The molecular mechanics energy function is a pair-wise additive function that can be broken into per-residue components. Per-residue binding energy decomposition analysis revealed the contribution of various amino acids toward total binding energy (Tiwari et al., 2024). From the decomposition analysis (Figure 7), the contributions of the consistently interacting amino acids were extracted, and their correlation with experimental activity was deduced. Arg-519, Gln-223, Arg-533, Ala-216, Lys-212, Arg-90, Thr-65, Arg-96, Val-201, Gly-202, PTR-345, Lys-41, and Lys-117 showed contributions of energy (in kcal/mol) of −15.9, −17.2, −5.7, −5.9, −5.6, −7.8, −13.5, −11.3, −11.1, −6.8, −24.0, −6.5, and −5.1, respectively (Supplementary Table S6). The energies of Arg-519, Gln-223, Arg-533, Lys-212, Val-201, and Gly-202 provide favorable interactions that show that their energy contributions correlate with stabilizing enzyme−DNA interactions, facilitating gate opening and the passage of T-strands of DNA helix. Among the amino acids, Gln-223, Arg-533, Val-201, and Lys-212 interact with the DNA strands for gate opening. The DNA interaction energy map with amino acids of dTopo-IA enzymes is shown in Figure 7. The remnant MM/GBSA is used to compute the interaction map, which is quite helpful because it identifies non-polar and hydrophobic interactions. It is impossible to examine these interactions in the same way as for salt bridges and hydrogen bonds. Among the amino acids, Gln-223, Arg-533, Val-201, and Lys-212 interact with the DNA strands for gate opening.
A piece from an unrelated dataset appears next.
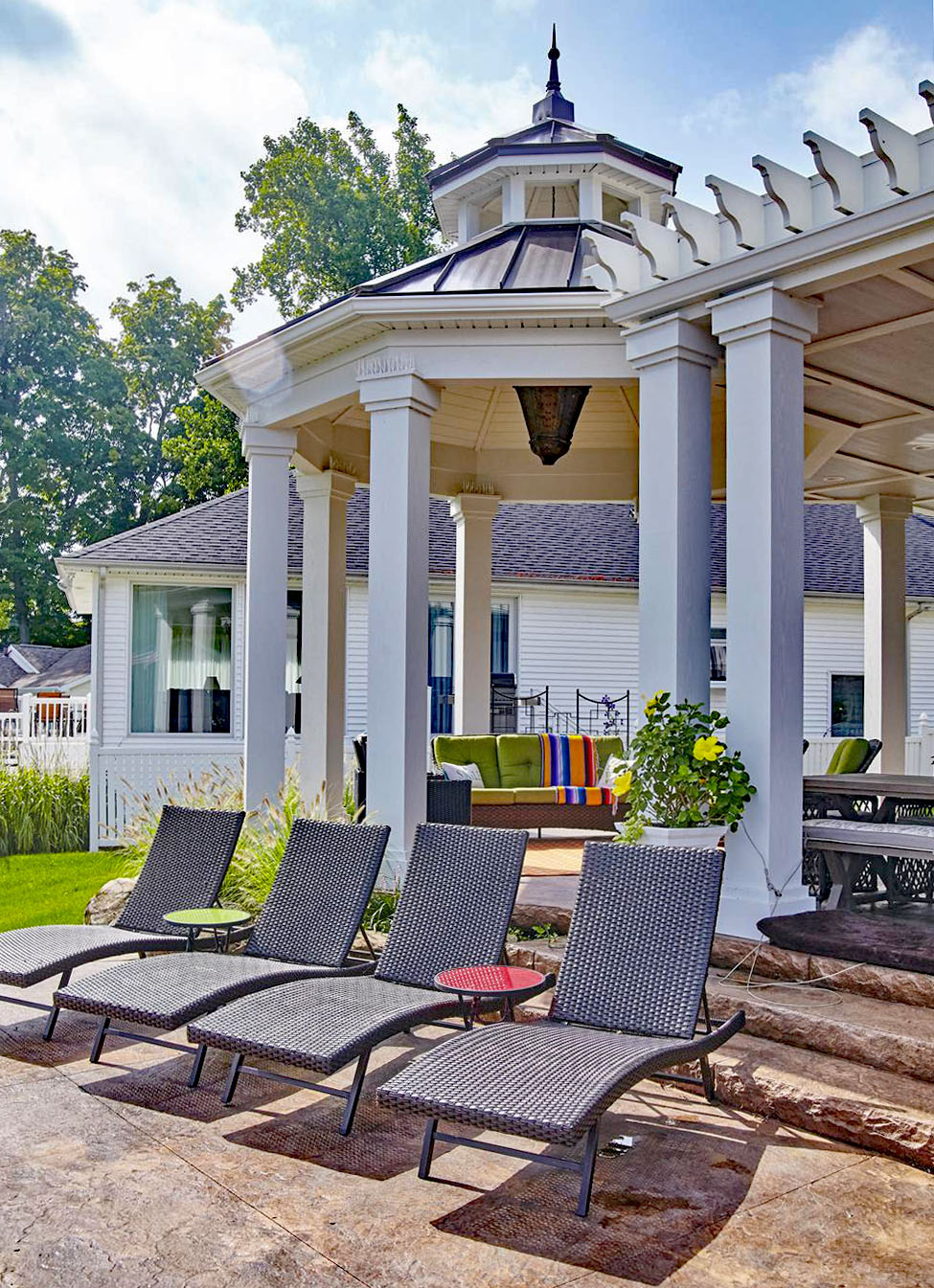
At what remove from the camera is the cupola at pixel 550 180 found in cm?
849

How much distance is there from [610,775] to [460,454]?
3287 millimetres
The DNA strand interacts favorably with Val-201, Glu-223, and Arg-533 through hydrophobic interactions in the presence of an aqueous environment but with PTR-345 covalently bonded. These non-polar and hydrophobic residues make a big difference in the entire positive shift in enthalpy that occurs during the interaction between enzyme residues and DNA interacting residues (Genheden and Ryde, 2015) (Figure 8).

To find the global motions of the systems, principal component analysis (PCA) was calculated on the MD trajectories of dTopo-I and dTopo-IA. The resulting projections along the first two principal components (PC1 and PC2) (Figures 9A,B) reveal that the covalent intermediate complex (dTopo-IA) exhibits broader conformational sampling, indicating enhanced structural flexibility compared to the non-covalent dTopo-I system.